Listed entries:
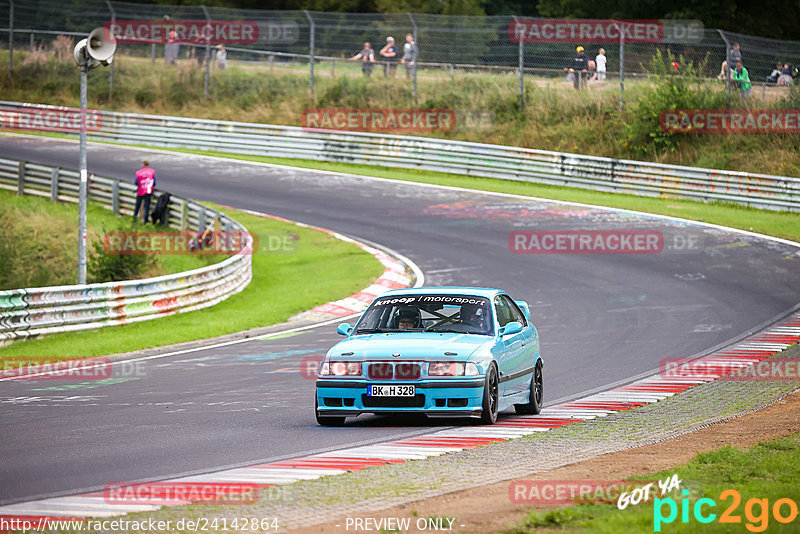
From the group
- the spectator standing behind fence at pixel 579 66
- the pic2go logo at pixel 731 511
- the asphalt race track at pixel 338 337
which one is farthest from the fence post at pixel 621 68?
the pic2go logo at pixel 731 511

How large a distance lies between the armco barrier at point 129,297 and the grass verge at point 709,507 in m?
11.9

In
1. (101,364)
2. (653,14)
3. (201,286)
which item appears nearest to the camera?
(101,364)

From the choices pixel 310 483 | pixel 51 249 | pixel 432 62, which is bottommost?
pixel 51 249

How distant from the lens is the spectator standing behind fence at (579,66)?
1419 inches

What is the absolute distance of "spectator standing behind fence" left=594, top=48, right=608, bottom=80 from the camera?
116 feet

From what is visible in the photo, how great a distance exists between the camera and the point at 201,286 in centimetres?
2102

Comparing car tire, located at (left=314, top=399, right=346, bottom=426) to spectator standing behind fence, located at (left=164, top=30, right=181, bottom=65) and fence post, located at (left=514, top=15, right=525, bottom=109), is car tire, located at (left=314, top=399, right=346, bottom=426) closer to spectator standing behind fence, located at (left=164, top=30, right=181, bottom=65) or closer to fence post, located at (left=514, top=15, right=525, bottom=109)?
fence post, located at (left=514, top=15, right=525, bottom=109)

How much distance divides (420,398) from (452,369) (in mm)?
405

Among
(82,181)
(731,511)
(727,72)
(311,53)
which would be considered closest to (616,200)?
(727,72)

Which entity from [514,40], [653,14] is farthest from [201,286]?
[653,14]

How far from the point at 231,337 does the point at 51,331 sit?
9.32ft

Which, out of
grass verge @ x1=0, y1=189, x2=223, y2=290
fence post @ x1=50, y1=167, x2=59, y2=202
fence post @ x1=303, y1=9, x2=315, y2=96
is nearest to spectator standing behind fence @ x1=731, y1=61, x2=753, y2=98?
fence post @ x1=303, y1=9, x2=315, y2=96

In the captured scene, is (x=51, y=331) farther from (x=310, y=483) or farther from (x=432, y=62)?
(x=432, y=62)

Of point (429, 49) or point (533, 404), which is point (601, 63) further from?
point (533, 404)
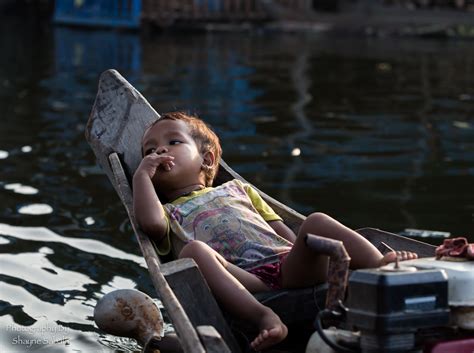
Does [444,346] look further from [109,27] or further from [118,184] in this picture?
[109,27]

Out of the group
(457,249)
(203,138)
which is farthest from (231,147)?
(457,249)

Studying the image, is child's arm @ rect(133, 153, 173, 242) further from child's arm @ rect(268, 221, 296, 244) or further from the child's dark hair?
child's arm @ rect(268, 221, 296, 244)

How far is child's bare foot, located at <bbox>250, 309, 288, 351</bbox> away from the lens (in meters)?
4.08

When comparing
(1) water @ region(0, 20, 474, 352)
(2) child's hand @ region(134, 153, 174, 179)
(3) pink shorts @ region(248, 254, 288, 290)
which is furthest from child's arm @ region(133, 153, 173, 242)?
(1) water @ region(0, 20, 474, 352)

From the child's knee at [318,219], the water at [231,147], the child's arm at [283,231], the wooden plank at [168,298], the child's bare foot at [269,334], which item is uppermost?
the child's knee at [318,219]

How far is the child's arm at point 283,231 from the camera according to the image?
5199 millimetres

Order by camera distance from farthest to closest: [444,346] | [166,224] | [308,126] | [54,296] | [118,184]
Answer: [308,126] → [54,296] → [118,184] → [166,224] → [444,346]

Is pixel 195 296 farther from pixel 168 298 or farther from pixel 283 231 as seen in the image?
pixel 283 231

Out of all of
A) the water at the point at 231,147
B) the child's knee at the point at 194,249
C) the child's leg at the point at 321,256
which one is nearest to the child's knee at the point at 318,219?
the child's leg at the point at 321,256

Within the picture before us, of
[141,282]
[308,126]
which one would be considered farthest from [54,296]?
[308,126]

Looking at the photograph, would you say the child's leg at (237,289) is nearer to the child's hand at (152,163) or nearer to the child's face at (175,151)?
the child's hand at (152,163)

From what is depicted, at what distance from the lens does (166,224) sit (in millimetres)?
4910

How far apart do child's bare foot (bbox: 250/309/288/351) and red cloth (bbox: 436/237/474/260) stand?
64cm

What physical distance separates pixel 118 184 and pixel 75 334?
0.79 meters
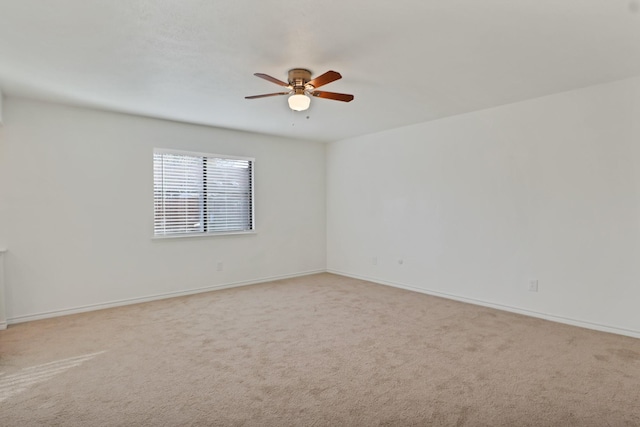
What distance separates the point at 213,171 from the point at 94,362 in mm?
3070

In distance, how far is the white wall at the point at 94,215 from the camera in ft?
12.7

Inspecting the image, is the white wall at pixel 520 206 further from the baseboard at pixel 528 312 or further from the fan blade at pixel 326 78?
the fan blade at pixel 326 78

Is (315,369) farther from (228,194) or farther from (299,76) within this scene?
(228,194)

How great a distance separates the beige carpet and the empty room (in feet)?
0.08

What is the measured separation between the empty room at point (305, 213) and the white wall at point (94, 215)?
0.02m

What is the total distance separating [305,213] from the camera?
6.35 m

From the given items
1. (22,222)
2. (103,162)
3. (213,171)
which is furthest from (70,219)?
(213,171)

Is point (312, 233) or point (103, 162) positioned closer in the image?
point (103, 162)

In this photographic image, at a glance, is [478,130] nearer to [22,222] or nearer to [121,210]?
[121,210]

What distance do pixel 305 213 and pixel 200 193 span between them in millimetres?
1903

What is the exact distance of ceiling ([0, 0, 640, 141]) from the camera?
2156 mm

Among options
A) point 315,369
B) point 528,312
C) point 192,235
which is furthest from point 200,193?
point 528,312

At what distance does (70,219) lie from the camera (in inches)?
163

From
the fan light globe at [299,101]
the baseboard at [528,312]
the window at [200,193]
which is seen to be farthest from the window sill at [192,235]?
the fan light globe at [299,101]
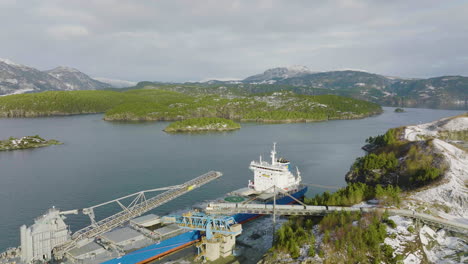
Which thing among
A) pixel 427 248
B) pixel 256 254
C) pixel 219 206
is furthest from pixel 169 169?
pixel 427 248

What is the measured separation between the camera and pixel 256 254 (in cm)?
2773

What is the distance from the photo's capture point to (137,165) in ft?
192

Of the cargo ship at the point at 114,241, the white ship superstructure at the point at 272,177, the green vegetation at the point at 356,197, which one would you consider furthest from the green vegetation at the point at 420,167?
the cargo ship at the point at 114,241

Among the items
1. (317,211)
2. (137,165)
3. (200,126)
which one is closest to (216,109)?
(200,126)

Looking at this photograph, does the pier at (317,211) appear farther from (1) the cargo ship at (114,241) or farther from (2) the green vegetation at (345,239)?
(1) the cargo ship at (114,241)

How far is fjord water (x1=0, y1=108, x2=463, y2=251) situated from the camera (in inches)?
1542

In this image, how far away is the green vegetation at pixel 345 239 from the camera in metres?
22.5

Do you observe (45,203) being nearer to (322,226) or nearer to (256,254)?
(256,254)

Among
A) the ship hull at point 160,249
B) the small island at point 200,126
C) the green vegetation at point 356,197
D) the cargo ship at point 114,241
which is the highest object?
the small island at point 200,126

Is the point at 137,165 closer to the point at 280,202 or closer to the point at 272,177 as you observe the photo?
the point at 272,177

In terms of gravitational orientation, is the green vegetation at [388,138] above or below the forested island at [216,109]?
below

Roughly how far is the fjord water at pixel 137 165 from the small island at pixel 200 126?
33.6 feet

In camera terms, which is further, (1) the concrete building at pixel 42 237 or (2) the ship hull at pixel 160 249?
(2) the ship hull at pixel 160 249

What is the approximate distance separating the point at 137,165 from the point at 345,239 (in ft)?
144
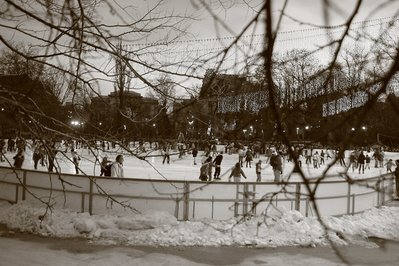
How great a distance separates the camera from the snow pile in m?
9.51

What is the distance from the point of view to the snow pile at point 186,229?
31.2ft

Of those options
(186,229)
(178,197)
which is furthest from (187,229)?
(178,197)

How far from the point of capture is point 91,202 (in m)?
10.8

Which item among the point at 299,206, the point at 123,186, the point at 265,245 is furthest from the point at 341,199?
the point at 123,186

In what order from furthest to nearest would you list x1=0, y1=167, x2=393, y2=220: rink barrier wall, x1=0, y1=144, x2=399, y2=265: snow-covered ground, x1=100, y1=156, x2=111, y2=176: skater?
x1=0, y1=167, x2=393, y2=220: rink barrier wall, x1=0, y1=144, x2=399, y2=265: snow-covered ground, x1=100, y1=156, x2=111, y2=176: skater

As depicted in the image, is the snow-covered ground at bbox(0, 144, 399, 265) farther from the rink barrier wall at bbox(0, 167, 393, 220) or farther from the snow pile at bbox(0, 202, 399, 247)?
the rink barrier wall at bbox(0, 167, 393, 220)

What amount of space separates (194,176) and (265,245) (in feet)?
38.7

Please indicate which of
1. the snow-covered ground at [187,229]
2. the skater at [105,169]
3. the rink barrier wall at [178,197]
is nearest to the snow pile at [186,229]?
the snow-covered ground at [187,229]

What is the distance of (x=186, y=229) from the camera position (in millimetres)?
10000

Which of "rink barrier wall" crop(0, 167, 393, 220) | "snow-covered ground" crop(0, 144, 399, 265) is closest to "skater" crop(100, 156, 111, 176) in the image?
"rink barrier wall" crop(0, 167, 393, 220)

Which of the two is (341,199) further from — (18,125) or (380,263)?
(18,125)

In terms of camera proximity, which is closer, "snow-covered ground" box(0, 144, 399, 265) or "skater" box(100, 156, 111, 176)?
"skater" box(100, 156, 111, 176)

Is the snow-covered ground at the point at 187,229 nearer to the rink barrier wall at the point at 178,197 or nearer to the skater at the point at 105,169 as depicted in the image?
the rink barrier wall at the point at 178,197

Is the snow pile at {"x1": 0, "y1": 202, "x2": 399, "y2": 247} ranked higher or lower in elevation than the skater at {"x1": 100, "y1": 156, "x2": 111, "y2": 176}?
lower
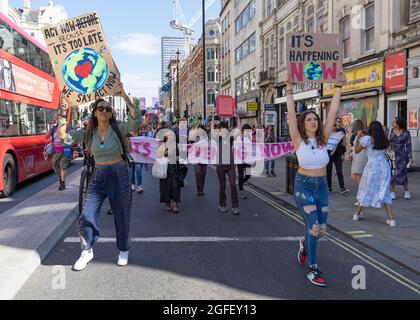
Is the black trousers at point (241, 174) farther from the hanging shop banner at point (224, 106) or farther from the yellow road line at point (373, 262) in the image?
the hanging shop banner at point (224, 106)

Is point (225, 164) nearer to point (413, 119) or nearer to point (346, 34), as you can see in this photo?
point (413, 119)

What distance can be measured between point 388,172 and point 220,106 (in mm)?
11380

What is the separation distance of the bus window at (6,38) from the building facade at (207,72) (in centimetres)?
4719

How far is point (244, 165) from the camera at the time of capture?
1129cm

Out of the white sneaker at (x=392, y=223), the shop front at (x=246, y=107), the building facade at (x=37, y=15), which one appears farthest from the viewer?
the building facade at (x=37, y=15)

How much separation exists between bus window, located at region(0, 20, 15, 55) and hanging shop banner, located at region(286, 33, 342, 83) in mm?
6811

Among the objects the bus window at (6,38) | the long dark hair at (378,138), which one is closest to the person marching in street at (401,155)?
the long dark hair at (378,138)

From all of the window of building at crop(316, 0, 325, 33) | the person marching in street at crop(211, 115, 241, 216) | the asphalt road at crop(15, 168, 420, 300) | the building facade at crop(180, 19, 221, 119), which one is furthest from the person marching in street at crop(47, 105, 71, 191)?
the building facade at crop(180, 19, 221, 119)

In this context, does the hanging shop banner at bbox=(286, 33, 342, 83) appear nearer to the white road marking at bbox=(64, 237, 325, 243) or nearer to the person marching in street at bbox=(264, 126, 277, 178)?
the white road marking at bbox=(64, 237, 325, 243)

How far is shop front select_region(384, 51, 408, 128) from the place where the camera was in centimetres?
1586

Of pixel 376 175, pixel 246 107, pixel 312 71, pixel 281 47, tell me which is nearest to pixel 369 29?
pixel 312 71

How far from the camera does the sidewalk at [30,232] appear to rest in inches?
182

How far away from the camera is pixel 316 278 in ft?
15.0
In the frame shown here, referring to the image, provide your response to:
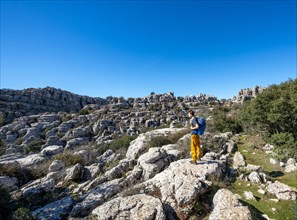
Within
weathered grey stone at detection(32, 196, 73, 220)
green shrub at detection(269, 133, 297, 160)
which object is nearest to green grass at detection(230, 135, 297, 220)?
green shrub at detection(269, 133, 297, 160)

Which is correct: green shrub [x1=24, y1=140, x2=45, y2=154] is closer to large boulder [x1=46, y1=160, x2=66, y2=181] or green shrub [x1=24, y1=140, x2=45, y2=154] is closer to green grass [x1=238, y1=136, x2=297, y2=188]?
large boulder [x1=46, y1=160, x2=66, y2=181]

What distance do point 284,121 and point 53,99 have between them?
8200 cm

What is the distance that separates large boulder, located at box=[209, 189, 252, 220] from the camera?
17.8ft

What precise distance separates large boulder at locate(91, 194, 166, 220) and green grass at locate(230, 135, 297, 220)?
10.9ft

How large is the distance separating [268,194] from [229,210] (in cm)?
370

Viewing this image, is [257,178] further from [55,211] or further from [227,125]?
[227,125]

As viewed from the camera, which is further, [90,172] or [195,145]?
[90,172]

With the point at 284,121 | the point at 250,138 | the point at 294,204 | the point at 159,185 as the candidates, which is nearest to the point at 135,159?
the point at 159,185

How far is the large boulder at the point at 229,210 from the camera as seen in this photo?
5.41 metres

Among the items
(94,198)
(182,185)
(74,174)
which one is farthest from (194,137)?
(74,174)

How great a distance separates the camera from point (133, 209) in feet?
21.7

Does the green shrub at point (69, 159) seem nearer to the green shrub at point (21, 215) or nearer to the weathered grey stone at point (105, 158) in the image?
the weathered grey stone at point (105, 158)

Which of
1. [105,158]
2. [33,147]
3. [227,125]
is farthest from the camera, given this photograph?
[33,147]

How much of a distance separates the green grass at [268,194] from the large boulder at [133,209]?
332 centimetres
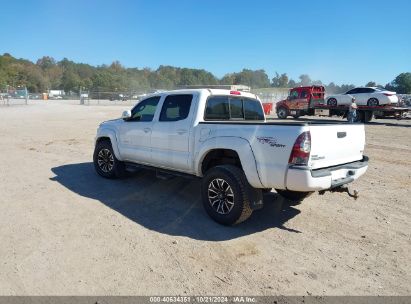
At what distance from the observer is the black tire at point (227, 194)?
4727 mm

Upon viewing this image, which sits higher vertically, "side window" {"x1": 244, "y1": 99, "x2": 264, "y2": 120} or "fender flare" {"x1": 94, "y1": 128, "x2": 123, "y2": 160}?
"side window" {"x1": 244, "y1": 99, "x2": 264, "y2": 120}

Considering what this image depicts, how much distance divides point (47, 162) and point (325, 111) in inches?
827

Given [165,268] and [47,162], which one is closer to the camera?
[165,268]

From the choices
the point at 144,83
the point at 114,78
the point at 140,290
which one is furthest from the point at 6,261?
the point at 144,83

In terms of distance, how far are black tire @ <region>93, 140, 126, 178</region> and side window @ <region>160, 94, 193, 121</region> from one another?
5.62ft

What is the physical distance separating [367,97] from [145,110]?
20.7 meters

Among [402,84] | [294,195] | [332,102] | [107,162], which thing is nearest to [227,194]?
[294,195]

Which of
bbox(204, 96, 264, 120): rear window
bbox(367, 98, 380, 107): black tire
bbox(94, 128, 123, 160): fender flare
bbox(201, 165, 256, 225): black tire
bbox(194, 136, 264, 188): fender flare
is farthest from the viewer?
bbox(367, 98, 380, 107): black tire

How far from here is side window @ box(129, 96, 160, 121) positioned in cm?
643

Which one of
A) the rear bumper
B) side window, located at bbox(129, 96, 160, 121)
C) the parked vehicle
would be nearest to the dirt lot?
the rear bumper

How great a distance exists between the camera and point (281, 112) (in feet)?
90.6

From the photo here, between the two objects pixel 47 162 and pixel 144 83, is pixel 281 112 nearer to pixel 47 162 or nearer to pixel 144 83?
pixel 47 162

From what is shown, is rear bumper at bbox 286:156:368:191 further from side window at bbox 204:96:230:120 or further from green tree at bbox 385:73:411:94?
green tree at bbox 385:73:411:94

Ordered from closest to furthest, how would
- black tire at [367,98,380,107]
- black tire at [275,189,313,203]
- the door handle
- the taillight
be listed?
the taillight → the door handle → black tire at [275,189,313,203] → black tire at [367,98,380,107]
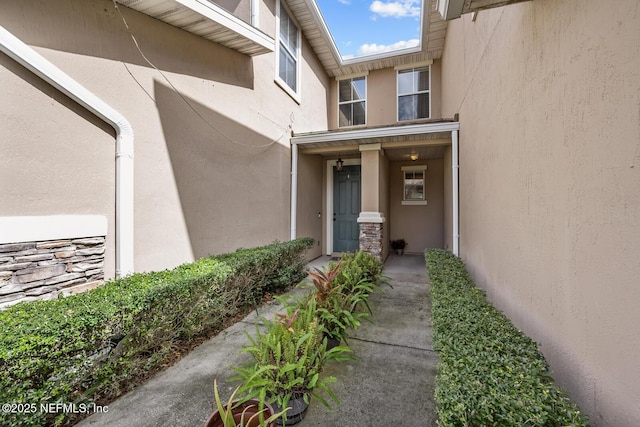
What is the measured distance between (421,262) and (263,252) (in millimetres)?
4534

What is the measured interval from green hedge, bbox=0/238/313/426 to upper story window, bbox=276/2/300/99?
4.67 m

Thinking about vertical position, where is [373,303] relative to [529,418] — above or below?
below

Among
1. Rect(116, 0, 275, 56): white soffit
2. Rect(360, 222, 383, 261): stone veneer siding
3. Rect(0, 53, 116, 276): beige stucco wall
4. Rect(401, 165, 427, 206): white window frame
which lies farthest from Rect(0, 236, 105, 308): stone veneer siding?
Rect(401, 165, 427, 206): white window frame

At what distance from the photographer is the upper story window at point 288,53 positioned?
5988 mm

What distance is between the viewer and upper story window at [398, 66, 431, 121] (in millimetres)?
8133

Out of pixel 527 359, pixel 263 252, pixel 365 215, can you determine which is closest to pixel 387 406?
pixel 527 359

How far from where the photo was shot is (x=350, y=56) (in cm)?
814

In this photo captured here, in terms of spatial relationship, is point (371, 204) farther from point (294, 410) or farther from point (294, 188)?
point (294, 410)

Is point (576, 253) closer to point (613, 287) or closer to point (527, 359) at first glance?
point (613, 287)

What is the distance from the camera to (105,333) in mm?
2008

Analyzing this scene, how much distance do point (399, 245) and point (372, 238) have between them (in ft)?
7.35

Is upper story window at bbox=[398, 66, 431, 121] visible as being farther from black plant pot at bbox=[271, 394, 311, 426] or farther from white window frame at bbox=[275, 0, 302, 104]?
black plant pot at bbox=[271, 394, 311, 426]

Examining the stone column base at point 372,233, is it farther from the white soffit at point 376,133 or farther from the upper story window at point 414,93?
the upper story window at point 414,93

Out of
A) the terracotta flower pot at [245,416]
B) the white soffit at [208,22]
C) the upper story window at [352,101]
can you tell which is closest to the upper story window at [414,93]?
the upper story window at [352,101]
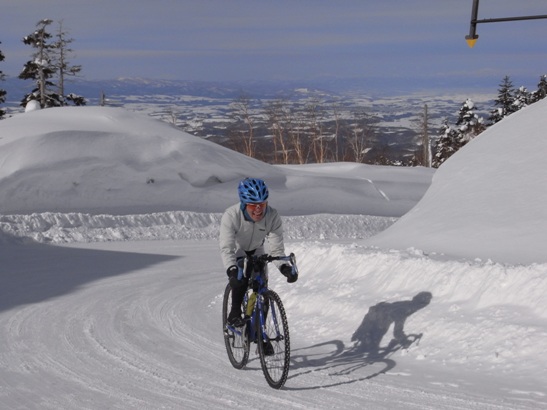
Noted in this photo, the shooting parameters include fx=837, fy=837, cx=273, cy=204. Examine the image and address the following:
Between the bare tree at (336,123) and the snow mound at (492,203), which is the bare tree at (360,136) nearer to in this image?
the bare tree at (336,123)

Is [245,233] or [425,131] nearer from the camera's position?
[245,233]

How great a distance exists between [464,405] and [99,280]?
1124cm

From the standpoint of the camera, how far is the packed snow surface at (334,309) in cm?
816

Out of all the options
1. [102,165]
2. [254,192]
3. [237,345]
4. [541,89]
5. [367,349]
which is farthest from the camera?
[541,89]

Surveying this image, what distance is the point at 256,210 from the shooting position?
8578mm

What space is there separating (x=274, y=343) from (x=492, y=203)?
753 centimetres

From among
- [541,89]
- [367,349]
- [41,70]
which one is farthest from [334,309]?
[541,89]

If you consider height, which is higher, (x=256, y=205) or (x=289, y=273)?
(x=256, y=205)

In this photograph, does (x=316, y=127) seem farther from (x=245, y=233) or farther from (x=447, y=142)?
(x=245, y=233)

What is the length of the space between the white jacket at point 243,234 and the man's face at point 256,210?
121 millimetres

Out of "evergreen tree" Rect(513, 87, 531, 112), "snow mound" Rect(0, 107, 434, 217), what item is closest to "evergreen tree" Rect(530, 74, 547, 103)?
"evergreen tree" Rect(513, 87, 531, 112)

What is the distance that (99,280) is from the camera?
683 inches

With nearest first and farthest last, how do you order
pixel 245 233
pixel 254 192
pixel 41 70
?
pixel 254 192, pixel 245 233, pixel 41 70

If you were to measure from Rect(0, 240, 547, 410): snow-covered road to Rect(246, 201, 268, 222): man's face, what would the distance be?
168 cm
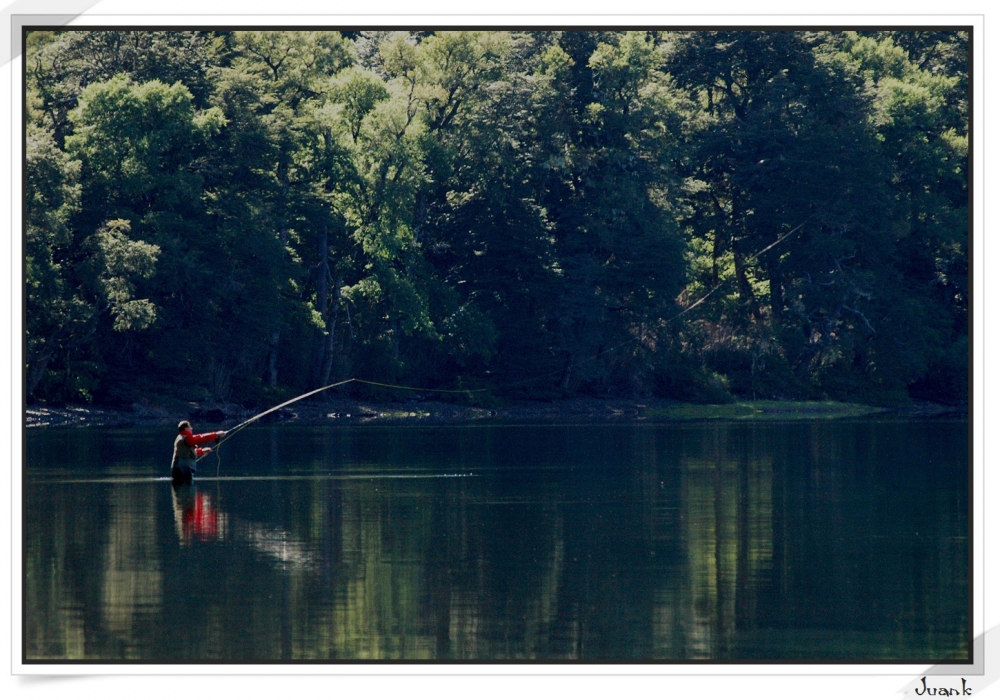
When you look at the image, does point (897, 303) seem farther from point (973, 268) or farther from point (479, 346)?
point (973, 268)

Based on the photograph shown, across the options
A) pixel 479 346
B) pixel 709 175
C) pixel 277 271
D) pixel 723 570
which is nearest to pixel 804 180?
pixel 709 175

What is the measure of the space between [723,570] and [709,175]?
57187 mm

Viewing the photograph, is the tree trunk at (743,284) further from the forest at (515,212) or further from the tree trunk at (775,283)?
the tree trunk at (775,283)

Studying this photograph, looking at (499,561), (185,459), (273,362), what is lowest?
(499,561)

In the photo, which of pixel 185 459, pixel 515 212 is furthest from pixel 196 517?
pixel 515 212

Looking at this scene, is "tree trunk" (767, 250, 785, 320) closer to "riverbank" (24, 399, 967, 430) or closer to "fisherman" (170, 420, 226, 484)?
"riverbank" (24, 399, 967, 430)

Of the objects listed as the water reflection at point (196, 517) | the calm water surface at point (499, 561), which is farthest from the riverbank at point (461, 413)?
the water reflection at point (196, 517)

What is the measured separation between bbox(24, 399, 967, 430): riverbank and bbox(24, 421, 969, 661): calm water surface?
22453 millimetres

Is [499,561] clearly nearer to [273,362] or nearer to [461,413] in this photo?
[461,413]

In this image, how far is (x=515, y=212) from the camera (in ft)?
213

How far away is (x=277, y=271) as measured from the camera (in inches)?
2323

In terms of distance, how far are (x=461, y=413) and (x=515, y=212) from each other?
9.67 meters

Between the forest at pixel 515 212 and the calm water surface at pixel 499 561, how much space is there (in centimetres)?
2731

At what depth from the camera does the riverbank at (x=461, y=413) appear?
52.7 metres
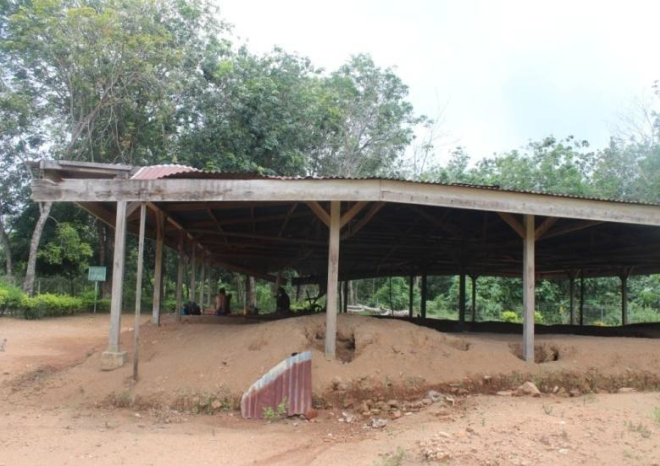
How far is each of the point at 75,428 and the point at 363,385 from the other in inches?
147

Direction:
Without any pictures, reproduce exactly the lines from the line that contains "In this image, how far is" to the end of the entries above, both ends included.

Problem solution:
In this image, how far is (x=515, y=212) from the camera (in ft)?
213

How far away is (x=277, y=271) as measured from the camera (in inches)?
2323

In terms of distance, how far are (x=461, y=413) and (x=515, y=212) from each other?
9.67 meters

Between the forest at pixel 515 212 and the calm water surface at pixel 499 561, how much space is there (in centimetres)?
2731

At what depth from the camera does the riverbank at (x=461, y=413) appear?
52.7 metres
How far is each of the point at 75,428 and the point at 363,385 from the other in inches?
147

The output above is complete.